JavaScript & SEO Backfire - A Hulu.com Case Study

It’s been a while since I checked out the current JavaScript SEO status of Hulu.com. Now, while working on a few JS rich websites, I decided to look into Hulu’s situation again.

Why Hulu.com? Their website is unique and especially interesting from an SEO perspective, because it is often the only one that can terminate Hulu-related Google queries. It is in Google’s interest to rank and show Hulu.com. Let me show you an example.

Hulu.com is the only place where you can watch many popular US TV shows like “Casual”, “The Awesomes” and many more. You can find a full list of Hulu.com exclusive shows here. This gives Hulu the upper hand in SEO, but, unfortunately, this enormous SEO potential is not fulfilled.

Hulu SEO problems

Search query:

“The Awesomes” – this is Hulu’s original series.

Let’s search for the title of the Hulu landing page we see above – “Watch The Awesomes Online at Hulu”.

Hulu.com is losing hundreds of thousands of Google Organic visits, which actually helps websites like the one above to get more traffic. Why isn’t Hulu.com ranking for its own content? By looking at the data above, we can safely assume that Hulu has a major SEO problem and is underranked in Google.
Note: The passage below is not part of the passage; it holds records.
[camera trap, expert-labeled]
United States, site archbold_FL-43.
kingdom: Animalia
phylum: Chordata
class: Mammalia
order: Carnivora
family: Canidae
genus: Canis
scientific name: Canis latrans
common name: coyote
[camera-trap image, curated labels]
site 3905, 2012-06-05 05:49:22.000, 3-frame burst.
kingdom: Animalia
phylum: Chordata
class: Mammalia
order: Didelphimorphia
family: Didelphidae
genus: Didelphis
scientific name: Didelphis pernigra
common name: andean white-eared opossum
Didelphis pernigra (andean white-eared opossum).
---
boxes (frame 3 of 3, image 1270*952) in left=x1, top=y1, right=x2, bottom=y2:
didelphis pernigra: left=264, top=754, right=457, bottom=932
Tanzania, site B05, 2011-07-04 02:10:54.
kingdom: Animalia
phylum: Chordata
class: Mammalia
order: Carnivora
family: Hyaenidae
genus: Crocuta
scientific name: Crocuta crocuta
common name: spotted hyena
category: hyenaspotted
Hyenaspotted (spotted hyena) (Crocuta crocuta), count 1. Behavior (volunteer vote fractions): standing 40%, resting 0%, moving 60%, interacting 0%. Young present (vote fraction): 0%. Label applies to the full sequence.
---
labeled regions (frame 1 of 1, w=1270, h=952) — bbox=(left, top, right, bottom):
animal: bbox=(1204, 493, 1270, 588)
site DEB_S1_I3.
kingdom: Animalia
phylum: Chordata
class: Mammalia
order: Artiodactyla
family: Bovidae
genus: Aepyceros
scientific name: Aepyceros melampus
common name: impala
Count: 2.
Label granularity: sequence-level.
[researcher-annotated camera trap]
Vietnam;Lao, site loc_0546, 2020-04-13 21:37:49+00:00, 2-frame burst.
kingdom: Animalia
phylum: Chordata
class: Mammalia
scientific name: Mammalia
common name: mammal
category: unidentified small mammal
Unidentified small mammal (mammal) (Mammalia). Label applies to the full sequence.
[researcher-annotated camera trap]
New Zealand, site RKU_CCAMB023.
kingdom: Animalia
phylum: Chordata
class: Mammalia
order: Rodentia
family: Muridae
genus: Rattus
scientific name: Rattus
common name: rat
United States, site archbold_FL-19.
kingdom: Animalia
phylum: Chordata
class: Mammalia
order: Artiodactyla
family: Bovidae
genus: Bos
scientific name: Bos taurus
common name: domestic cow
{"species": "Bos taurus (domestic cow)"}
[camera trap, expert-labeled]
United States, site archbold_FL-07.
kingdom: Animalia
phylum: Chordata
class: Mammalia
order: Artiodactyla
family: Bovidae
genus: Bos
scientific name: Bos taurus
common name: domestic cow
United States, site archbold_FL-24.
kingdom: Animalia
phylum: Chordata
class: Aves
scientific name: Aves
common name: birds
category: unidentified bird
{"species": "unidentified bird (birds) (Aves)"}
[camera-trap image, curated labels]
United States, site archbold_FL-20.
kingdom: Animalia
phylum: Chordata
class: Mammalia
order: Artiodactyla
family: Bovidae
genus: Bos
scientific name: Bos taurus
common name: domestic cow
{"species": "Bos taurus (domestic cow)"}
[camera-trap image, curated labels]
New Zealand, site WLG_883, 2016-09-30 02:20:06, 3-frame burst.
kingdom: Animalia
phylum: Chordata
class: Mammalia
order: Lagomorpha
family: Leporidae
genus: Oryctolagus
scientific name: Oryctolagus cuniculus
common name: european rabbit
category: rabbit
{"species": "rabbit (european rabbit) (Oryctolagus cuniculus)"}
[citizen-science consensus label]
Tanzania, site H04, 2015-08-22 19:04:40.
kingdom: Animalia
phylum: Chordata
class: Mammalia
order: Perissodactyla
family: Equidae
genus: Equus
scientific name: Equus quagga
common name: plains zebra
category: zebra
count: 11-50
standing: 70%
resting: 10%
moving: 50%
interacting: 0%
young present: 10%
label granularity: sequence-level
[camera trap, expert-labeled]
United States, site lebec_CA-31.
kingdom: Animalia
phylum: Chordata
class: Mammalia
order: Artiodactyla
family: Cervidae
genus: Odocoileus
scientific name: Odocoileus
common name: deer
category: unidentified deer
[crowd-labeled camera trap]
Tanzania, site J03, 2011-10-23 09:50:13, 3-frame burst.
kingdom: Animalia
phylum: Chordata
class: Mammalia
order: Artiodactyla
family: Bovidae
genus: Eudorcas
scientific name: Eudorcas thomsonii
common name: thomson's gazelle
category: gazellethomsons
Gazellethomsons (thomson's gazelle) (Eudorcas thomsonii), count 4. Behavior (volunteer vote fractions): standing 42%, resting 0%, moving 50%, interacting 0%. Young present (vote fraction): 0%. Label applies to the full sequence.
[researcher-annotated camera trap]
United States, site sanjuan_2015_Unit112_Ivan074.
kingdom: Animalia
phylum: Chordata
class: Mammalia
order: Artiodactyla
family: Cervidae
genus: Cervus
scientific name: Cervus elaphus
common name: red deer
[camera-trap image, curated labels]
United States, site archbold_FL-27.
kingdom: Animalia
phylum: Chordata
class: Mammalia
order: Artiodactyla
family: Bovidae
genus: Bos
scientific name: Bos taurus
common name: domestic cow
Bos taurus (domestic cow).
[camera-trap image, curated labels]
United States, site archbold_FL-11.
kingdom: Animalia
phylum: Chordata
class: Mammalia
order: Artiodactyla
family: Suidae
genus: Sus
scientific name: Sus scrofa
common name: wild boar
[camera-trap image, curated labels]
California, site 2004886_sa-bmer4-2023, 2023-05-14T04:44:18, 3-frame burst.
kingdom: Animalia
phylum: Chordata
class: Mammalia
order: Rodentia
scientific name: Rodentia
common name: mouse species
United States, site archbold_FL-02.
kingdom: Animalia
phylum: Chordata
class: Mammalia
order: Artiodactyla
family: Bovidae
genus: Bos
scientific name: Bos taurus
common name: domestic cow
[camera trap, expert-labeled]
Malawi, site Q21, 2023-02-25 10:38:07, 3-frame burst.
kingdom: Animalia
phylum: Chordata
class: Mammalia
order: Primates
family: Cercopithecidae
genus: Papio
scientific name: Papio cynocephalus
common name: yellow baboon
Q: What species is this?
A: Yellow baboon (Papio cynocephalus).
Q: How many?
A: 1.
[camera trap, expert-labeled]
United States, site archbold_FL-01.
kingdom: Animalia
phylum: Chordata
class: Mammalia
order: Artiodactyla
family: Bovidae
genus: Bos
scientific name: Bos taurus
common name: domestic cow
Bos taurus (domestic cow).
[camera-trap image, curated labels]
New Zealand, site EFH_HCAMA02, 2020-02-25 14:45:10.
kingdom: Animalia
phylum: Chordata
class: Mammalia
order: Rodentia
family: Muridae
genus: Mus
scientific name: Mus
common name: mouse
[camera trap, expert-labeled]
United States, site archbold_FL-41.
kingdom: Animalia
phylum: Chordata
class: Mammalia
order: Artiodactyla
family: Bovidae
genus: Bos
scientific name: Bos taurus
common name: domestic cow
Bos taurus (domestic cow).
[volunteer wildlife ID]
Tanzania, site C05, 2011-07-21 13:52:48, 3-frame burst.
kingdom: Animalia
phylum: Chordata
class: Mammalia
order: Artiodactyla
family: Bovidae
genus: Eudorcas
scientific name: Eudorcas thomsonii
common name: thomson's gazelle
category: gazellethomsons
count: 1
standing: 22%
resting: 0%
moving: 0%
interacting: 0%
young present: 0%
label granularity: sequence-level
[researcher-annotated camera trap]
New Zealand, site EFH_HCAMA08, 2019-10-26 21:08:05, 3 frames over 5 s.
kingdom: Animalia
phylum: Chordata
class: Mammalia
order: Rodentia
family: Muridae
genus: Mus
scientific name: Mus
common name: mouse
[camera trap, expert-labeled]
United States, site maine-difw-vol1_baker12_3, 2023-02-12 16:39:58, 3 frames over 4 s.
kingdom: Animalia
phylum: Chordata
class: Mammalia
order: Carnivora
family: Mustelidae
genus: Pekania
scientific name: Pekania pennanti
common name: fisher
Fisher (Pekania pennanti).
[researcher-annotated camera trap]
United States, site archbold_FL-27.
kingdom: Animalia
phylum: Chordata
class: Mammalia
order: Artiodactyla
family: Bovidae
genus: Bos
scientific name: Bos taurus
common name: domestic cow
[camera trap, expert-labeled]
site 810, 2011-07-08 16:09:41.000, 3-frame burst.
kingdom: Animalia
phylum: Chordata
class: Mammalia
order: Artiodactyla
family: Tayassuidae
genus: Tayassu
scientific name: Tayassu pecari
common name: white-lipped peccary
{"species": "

This is where JavaScript SEO can help to understand it better.

Hulu.com is a JavaScript based website, which means that you see JavaScript code rendered/processed by your browser if you look into Hulu.com.

Here is how the https://www.hulu.com/series/the-awesomes-c4d582d2-01ce-4639-a411-b0c903b88dcb landing page looks like:

But when you look “under the hood” of this page, you won’t see the regular HTML code you would expect.

This is what you see when you click “View Source” (Chrome).

To see the code with processed DOM and rendered JavaScript, you need to use the “inspect element” option in Chrome.

H1 and descriptions aren’t visible when looking into raw JavaScript code. They can only be seen after processing DOM and fully rendering JavaScript.

I almost hear some of you saying: “Bartosz, but Google is crawling and indexing JavaScript now”. It seems it is indeed, Google itself once admitted that here.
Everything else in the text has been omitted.